Angel Viloria y su Conjunto Típico Cibaeño Merengues Vol. 1-3 (ALP 1206, ALP 1207, ALP 1208) are a series of compilation albums that immortalized Ángel Viloria and his music. Recorded at Beltone Studios in 1953 and initially released as 78s, these merengues were compiled and released in three volumes in 1956. The recordings feature seasoned vocalist Dioris Valladares, whose influential interpretations of classic Dominican merengue compositions “A Lo Oscuro,” “La Empalizá,” “La Cruz (Palo Bonito),” “Siña Juanica,” and “Mal Pelao,” inspired the next generation of merengueros such as Johnny Ventura, Felix del Rosario, and Conjunto Quisqueya.
Despite the group’s name’s claim to be authentic (típico) rural Cibao style merengue, the group was actually influenced by Luis Alberti’s Big Band orchestra in Santo Domingo (1). Viloria emulated the jazz-influenced, sophisticated merengues of urban bandleaders with his use of the bass, and of the alto and tenor saxophone. Like Alberti, he opted for the piano accordion in place of the traditionally used button accordion, which was harmonically limited (2). This blend of merengue típico and urban style merengue gave the group a distinctive sound unheard of prior to Viloria. Their merengues consisted of jaleos (riffs), which are the last of three sections in the traditional merengues. The captivating solo jaleos were executed by Ramón E. García and mixed with the tambora and güira rhythms.

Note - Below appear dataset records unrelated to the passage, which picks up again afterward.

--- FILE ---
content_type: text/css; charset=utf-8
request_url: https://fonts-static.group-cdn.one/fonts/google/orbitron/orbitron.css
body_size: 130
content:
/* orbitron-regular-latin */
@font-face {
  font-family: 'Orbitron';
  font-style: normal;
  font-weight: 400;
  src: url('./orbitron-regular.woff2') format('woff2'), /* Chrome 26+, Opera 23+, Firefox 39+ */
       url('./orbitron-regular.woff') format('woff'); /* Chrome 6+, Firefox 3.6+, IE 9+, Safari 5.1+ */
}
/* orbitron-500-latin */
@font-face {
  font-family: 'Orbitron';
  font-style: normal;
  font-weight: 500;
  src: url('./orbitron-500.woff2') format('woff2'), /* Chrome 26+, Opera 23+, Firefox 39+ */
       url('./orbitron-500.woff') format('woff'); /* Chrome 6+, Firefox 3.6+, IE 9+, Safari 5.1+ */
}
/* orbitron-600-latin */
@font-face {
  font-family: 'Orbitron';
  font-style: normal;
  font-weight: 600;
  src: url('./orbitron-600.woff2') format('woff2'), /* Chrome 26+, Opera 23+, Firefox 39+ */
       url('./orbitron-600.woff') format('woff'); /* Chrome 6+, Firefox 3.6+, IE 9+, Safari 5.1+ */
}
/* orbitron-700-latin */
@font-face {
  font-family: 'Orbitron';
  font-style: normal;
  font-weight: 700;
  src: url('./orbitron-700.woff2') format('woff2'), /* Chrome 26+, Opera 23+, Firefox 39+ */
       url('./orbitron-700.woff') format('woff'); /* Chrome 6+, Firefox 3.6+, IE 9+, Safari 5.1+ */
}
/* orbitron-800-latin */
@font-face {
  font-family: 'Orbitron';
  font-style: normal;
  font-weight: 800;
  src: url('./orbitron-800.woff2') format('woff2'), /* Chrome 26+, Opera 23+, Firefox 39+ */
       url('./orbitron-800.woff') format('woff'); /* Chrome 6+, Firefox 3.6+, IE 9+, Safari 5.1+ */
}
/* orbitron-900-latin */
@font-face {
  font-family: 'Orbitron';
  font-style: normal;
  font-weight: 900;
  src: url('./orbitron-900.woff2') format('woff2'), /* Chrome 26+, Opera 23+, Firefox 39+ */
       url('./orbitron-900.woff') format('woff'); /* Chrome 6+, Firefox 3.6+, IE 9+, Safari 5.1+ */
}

These albums include different merengue rhythms, such as pambiche, traditional merengue, and jalemengue. Viloria’s breakthrough hit “A lo Oscuro,” is his best known merengue due to the song’s contagious, hilarious, and catchy chorus: “A lo oscuro metí la mano/A lo oscuro metí los pies/A lo oscuro hice mi lío/A lo oscuro lo desaté” describing all the things you could get away with in the dark. It is also emblematic of the group’s modern sound, with a great performance of musical improvisation on the alto saxophone by Ramón E. Garcia. The lively jalemengues (a mambo-inspired saxophone introduction followed by a jaleo) “Consigueme Eso” and “Amoríos,” written by Pedro N. Pérez, are a beautiful mix with the modern conjunto típico accompaniment of tambora, piano-accordion, bass, and güira. The pambiche style, or merengue apambichao, of “Vete Lejos,” and “Macario y Felipa,” is a slower and more harmonious merengue and the tambora is played at a slightly slower tempo. Moreover, the joyful, traditional, merengue “Vironay,” better known as “Así es como se baila,” is inspired by the popular game of dice among adults in the countryside of the Dominican Republic, where they would place small and large bets on the game. This song is an updated version of the original recorded by Rafael Petitón Guzmán’s Lira Dominicana in 1940 with a highly danceable rhythm and catchy chorus. The song “El Carabine” pays homage to carabiné a folkloric rhythm and dance from the rural southwestern region of the Dominican Republic with a playful and stylized interpretation that incorporates the melody and lyrics of the song also known as “Cara Sucia” translated as “Dirty Face.”
There is even some Colombian flavor, with the porro merengue “Porque me dejaste,” a nice surprise with the entwining melodies of the alto saxophone and piano accordion. These treasures, some forgotten, are representative of Dominican merengue’s popularity internationally in the 1950s. Some of Viloria’s other well known hits on these albums were, “El Jarro Pichao,” “Yo baile con Josefina,” “El Pelero,” and “Merengue Cerrao.''
The positive reception and support for these merengues helped launched the next generation merengue conjuntos in the wake of Viloria passing in the form of Luis Quintero y su Conjunto Alma Cibaeña, Dioris Valladares y su Conjunto Típico, and Ramón García y su Conjunto Nuevo Cibao for Ansonia Records.
(1) Austerlitz, Paul. Merengue: Dominican Music and Dominican Identity. Philadelphia: Temple University Press, 1997, 74.
(2) Austerlitz, Paul. “The Jazz Tinge in Dominican Music: A Black Atlantic Perspective.” Black Music Research Journal, vol. 18, no. 1/2, 1998, p. 6.